Wilcze watahy atakują gospodarstwa

Wataha złożona z pięciu wilków ponownie wdarła się do położonej w środku wsi zagrody sołtysa Osowy (gm. Hańsk) i urządziła prawdziwą jatkę. Drapieżniki od razu zagryzły pięć owiec, a kolejne mocno pokaleczyły. – Widok był okropny, aż zabolało serce – mówi pan Jerzy. Już drugi raz wilki odwiedziły jego gospodarstwo. Poprzednim razem zabiły trzy owce, choć wtedy RDOŚ stwierdził, że były to psy i odszkodowania nie wypłacił.

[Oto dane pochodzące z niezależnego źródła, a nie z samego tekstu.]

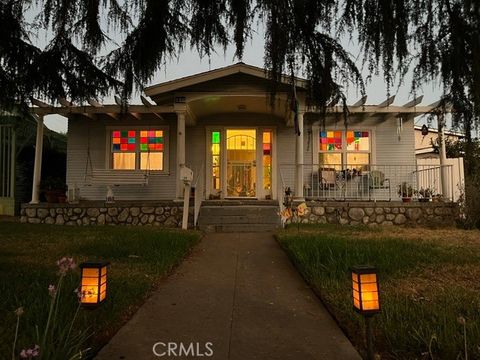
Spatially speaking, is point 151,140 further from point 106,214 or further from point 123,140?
point 106,214

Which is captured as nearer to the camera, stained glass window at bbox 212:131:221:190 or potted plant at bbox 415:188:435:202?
potted plant at bbox 415:188:435:202

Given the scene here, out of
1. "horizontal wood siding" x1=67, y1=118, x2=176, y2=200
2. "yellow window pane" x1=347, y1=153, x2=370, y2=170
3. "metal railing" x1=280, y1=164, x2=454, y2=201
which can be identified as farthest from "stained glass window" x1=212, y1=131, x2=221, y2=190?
"yellow window pane" x1=347, y1=153, x2=370, y2=170

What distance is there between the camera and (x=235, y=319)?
3.66 metres

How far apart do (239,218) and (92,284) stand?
6.86 m

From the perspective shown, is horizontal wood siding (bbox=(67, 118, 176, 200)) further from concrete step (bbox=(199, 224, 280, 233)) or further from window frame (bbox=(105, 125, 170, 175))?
→ concrete step (bbox=(199, 224, 280, 233))

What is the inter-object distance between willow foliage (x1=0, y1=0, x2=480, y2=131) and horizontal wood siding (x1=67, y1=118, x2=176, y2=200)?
8366 mm

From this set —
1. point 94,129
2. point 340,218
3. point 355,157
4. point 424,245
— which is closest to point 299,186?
point 340,218

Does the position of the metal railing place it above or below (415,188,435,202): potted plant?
above

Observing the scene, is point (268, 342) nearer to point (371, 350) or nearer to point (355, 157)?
point (371, 350)

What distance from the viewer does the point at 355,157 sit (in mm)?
12109

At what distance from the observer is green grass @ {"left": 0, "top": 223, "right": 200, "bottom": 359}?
129 inches

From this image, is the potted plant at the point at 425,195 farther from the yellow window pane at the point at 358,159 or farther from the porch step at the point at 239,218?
the porch step at the point at 239,218

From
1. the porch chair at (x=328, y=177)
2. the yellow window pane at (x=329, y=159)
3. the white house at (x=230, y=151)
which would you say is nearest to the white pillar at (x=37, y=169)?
the white house at (x=230, y=151)

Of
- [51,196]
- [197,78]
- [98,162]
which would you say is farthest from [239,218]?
[51,196]
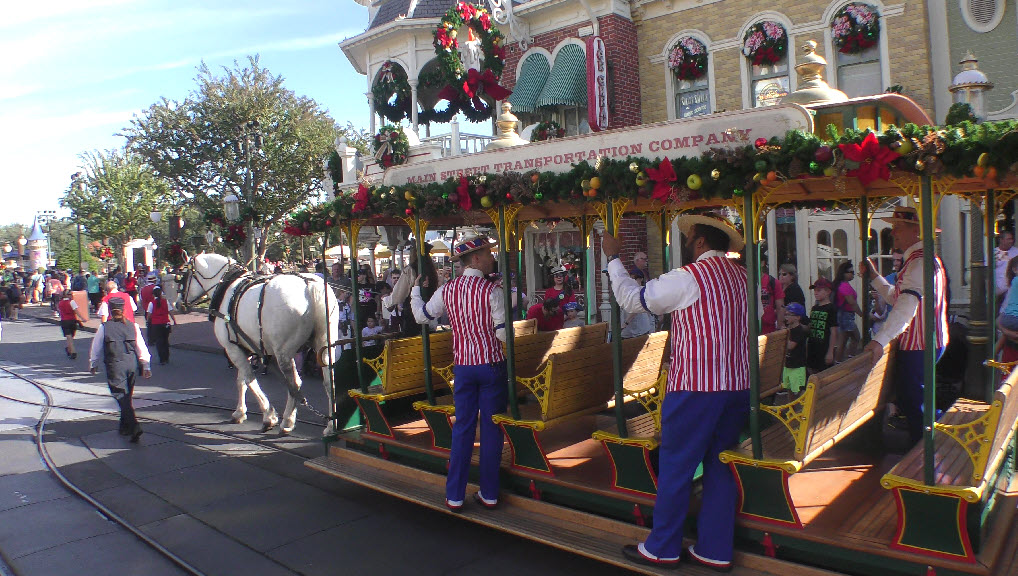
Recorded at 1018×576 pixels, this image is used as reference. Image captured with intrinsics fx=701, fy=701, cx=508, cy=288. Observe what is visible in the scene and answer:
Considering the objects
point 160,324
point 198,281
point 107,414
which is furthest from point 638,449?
point 160,324

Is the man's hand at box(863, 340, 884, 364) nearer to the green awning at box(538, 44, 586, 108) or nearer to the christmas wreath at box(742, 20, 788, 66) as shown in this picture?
the christmas wreath at box(742, 20, 788, 66)

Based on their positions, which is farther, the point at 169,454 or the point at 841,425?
the point at 169,454

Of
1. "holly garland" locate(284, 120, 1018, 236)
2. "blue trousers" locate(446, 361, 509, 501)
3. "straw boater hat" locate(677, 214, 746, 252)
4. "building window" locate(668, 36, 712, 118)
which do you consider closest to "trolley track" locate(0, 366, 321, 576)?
"blue trousers" locate(446, 361, 509, 501)

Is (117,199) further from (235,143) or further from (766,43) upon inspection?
(766,43)

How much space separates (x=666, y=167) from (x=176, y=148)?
92.1 feet

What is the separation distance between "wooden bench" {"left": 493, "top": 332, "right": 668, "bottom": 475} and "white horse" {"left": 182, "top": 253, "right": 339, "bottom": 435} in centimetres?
347

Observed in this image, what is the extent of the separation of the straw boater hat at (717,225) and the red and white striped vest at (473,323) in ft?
4.86

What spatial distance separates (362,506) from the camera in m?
5.81

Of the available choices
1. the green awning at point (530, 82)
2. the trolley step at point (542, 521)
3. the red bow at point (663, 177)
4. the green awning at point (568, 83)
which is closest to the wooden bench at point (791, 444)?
the trolley step at point (542, 521)

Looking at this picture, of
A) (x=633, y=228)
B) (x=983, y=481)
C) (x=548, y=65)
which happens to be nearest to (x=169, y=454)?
(x=983, y=481)

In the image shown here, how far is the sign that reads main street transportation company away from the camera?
3617 mm

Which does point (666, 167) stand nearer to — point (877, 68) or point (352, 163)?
point (877, 68)

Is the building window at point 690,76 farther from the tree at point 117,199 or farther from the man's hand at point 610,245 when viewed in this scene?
the tree at point 117,199

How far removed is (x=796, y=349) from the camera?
695cm
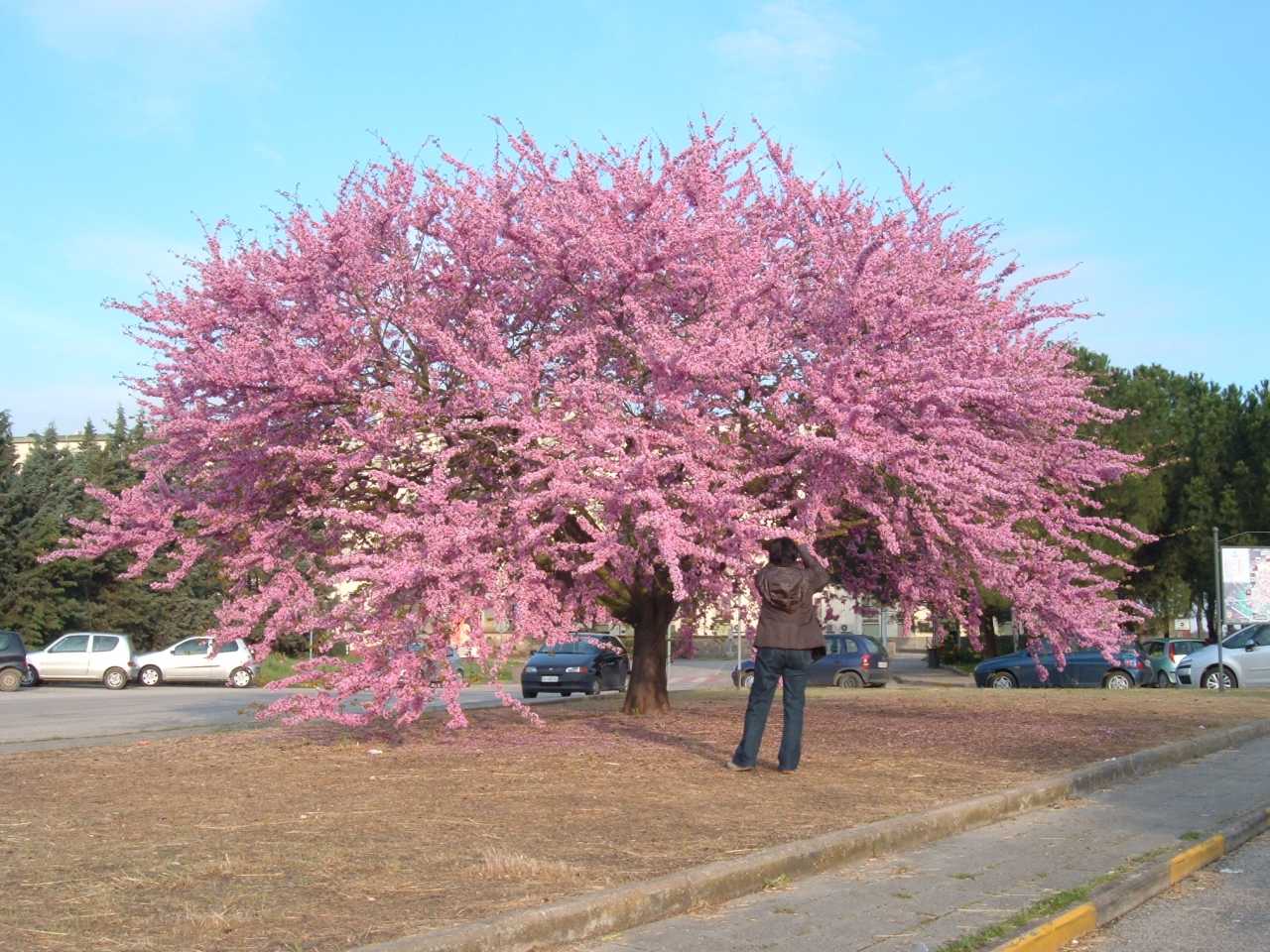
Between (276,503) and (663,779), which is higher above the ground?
(276,503)

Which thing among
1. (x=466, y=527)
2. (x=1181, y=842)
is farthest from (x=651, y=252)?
(x=1181, y=842)

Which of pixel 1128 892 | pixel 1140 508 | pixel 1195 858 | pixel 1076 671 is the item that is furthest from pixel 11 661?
pixel 1128 892

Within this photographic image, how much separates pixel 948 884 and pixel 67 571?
45065mm

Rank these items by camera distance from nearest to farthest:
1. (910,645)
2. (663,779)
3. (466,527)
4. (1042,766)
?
(663,779) < (1042,766) < (466,527) < (910,645)

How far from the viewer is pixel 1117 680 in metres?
31.7

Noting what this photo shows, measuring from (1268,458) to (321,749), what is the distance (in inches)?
1575

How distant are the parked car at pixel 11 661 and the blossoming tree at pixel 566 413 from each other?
81.9 ft

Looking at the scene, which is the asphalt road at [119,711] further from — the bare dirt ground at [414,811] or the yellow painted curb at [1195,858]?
the yellow painted curb at [1195,858]

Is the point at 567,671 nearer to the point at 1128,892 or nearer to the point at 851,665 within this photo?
the point at 851,665

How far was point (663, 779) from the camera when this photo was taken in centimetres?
1066

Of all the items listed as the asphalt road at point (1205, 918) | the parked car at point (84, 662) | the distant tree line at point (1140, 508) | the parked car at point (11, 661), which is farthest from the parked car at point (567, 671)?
the asphalt road at point (1205, 918)

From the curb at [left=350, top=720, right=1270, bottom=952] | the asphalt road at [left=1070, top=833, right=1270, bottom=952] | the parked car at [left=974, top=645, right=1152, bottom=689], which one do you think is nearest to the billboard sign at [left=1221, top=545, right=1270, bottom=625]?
the parked car at [left=974, top=645, right=1152, bottom=689]

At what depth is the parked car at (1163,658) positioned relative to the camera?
3244 cm

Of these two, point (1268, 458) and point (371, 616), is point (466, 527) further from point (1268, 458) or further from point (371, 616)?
point (1268, 458)
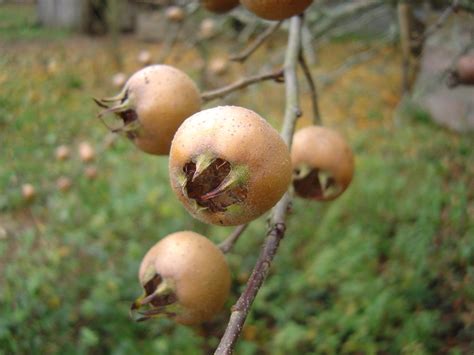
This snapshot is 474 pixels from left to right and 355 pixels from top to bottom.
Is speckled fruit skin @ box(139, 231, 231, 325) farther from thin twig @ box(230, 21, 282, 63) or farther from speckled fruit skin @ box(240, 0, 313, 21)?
thin twig @ box(230, 21, 282, 63)

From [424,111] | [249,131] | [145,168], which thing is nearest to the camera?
[249,131]

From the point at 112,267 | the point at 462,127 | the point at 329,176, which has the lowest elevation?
the point at 462,127

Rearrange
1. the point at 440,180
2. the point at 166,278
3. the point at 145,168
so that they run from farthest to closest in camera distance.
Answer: the point at 145,168
the point at 440,180
the point at 166,278

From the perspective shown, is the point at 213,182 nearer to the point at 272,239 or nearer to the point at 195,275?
the point at 272,239

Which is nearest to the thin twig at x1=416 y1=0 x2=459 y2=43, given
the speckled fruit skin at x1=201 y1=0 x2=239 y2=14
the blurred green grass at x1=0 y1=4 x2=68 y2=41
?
the speckled fruit skin at x1=201 y1=0 x2=239 y2=14

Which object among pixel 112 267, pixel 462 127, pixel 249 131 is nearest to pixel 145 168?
pixel 112 267

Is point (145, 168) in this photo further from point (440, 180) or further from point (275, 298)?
point (440, 180)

Jerzy Polak to sołtys wsi Osowa położonej w gminie Hańsk na terenie Lasów Sobiborskich. Prowadzi gospodarstwo rolne, w którym hoduje m.in. owce merynosy. To bardzo duża i ceniona ze względu na wełnę odmiana. Trzyma je na ogrodzonej metalową siatką z podmurówką działce, gdzie zwierzęta mają dostęp do wody, pożywienia i schronienia w postaci otwartej obory. Niestety, jego stado mocno zmniejszyło swoją liczebność, a wszystko przez wilki. W połowie sierpnia pięć drapieżników pojawiło się w nocy, zrobiło podkop pod siatką i zagryzło pięć dorodnych kotnych owiec, a kilka kolejnych mocno poraniło. Krwawa jatka musiała trwać bardzo długo, bo merynosy nie są łatwym kąskiem dla drapieżników. Samice ważyły po ok. 90 kilogramów, a do tego chronił je gruby na kilka centymetrów pancerz w postaci wełny.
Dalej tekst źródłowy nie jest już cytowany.